I would hate for you to think that my objective here is to stick a flag on the hill of this album/tour/artist. It’s not my intention to claim Nick Cave for ‘team Christianity’; it’s not necessary, he speaks continuously and profoundly about his own faith. Rather, as someone who has lived her life according to the very same Jesus-story, I’m simply offering you a lens through which you can gaze upon this touring work of art.  

So, I’ll suggest it again – the Wild God tour is a religious experience.  

And I know that sounds too constrictive of an analysis, but I think that’s on us for ever kidding ourselves into thinking that ‘religious’, ‘Christianity’ and ‘church’ were small words.  

That’s certainly not the way Nick views them. In a recent issue of his Red Hand Files, he writes, 

‘ I experience a certain vague ‘spiritualness’ within the world’s chaos, an approximate understanding that God is implicit in some latent, metaphysical way, yet it is only really in church – that profoundly fallible human institution – that I become truly spiritually liberated. I am swept up in a poetic story that is both true and imaginative and fully participatory, where my spiritual imagination can be both contained and free. The church may appear to some as small, even stifling, its congregation herdlike, yet within its architecture, music, litanies, and stories, I find a place of immense spiritual recognition and liberation.’ 

Fascinating, isn’t it? The concept feels kind of upside down. How could confinement cultivate liberation? How could boundaries ever encourage freedom, or particularity somehow hold entirety?  

Can the ‘spiritual imagination’ truly be ‘both contained and free’? I think it can. In fact, I think that would be my own story, too. And, what’s more, I think the Wild God tour is some kind of proof of concept.  

Can art be bursting with rage and religion? I think Nick has just proved that it can. I think he is probing, once again, at the myth that faith and hope can’t sit alongside carnage. 

The whole show is framed by Cave’s joyous bewilderment at his own conversion – song by song, it tells the story of how he has been wading through the thickets of grief, his eyes steadily fixed on the God who rescued him ‘just in time’. 

 It’s specific.

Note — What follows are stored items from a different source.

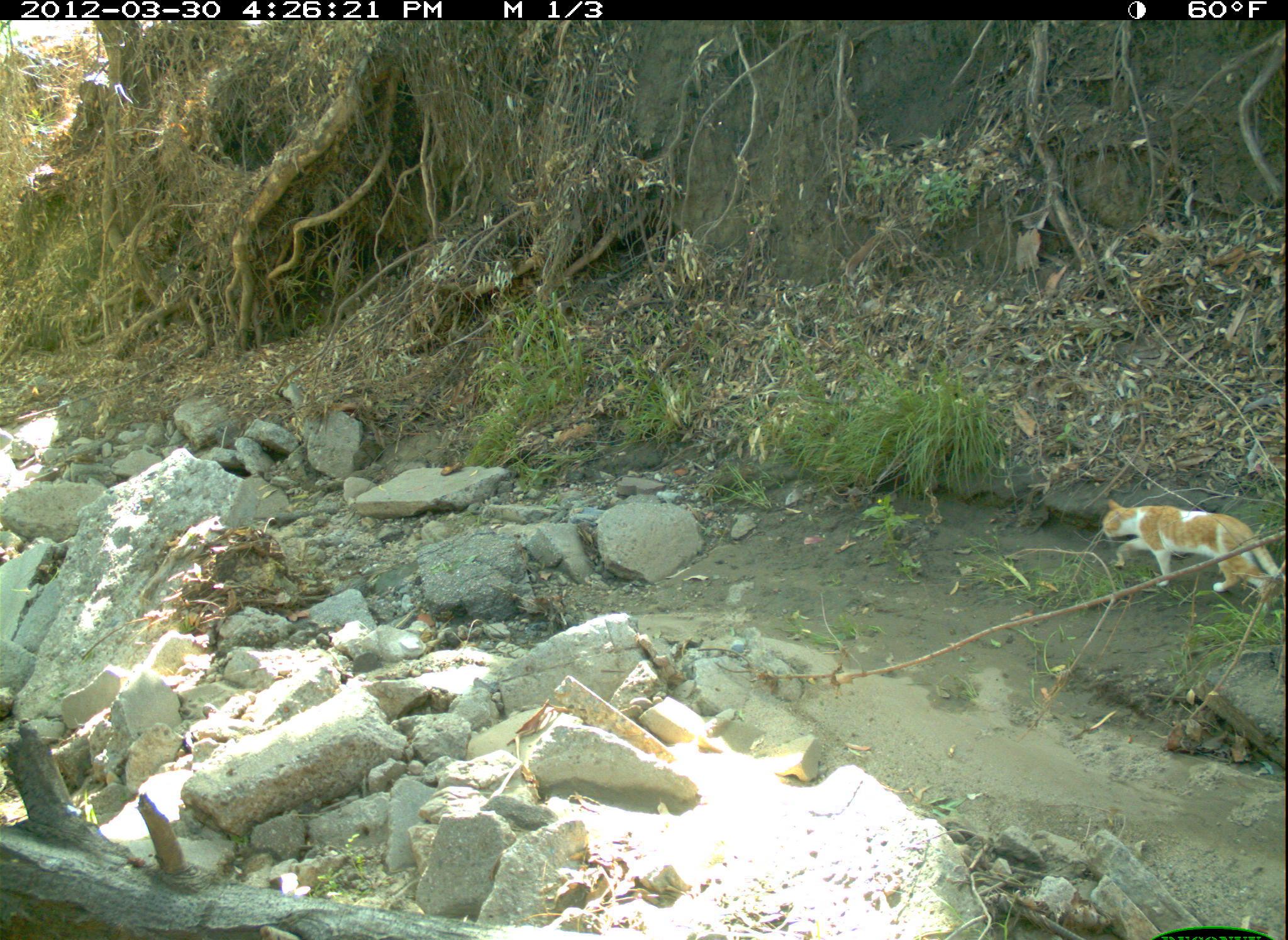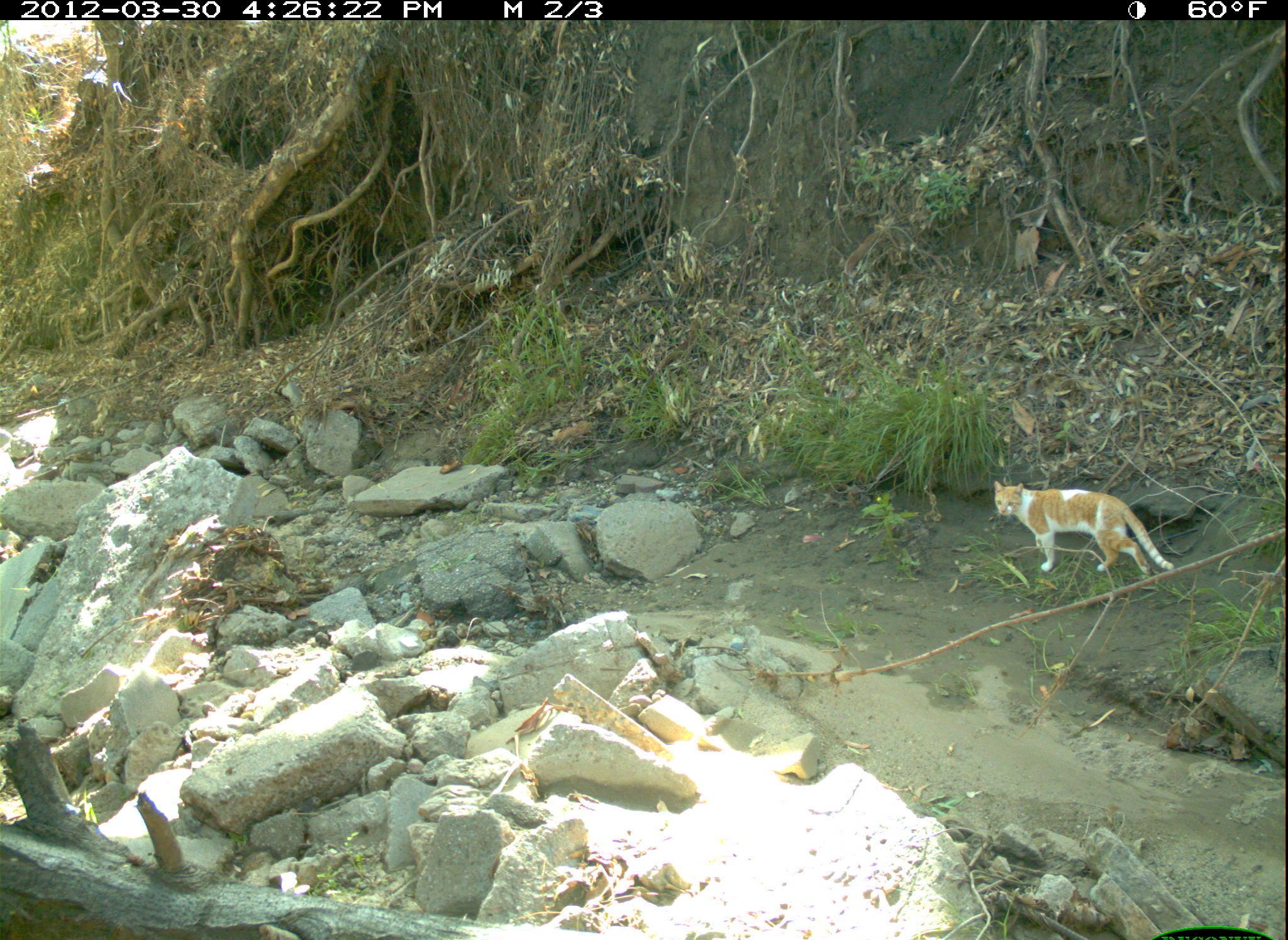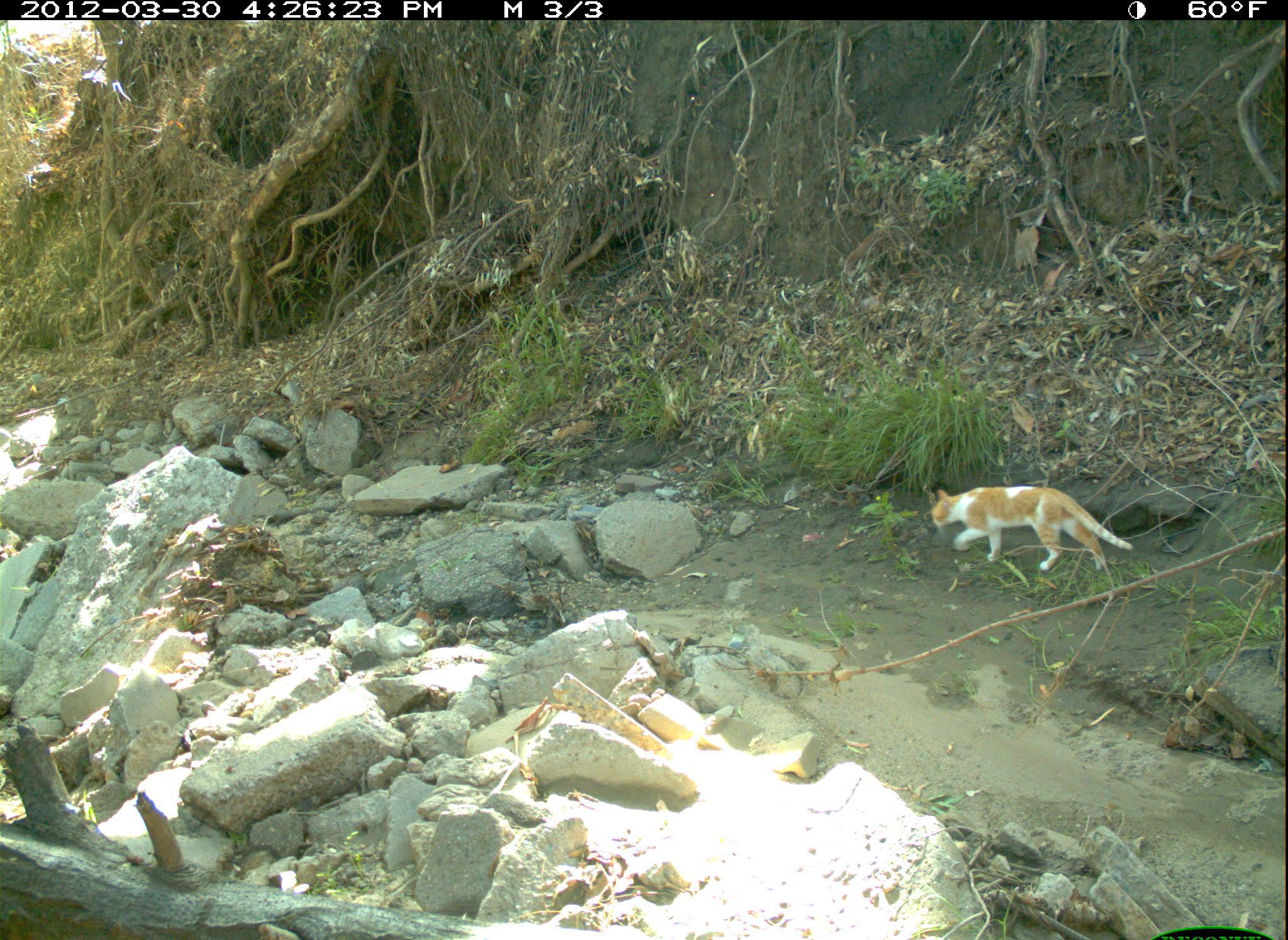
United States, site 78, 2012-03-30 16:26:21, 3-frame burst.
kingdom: Animalia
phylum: Chordata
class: Mammalia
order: Carnivora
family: Felidae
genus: Felis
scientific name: Felis catus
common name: cat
Cat (Felis catus).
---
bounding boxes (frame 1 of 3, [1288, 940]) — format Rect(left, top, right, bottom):
cat: Rect(1096, 483, 1285, 606)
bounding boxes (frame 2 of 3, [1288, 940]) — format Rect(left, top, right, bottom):
cat: Rect(984, 472, 1180, 588)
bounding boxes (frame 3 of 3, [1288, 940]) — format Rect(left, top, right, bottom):
cat: Rect(924, 470, 1145, 590)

It’s religious.  

And here’s the funny thing: the show having such a specific story to tell doesn’t seem to have a narrowing effect. Instead, songs about storms in the tiny town of Tupelo and girls who live on Jubilee Street seem to be swept up into a story that’s big enough to hold them, big enough even, to imbue them with yet more meaning. Doubt also sits comfortably here. As does anger and profanity.  

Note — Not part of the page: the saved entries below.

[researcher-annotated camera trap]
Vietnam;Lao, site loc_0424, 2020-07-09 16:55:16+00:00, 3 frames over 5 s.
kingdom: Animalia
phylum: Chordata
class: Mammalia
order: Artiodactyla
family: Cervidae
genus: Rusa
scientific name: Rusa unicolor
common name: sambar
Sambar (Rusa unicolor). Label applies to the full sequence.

Can something be sweary and sacred? Can art be bursting with rage and religion? 

I think Nick has just proved that it can. I think he is probing, once again, at the myth that faith and hope can’t sit alongside carnage. He’s finding holes in the idea that religion is a place where freedom goes to die, picking a fight with the claim that ambiguous spirituality, or even outright irreligion, is more freeing.  

It’s a big old fight he’s picked, one that’s been fought – in one way or another – since the beginning of time. I guess, as a Christian, it’s a fight that I have picked, too. I have placed my life (and, if we’re going to get weird with it, my afterlife) within the confines of a particular story. Am I certain that I’m right? Of course not – otherwise my faith would be faith-less, no? Nevertheless, I too have chosen to place my understanding of the eternal in the confines of the particular. I, too, am trusting that within the boundaries of the Christian story, there’s space for me to run free.  

The word ‘religion’ is roomier than we are often urged to believe. Need convincing? Nick Cave is your man.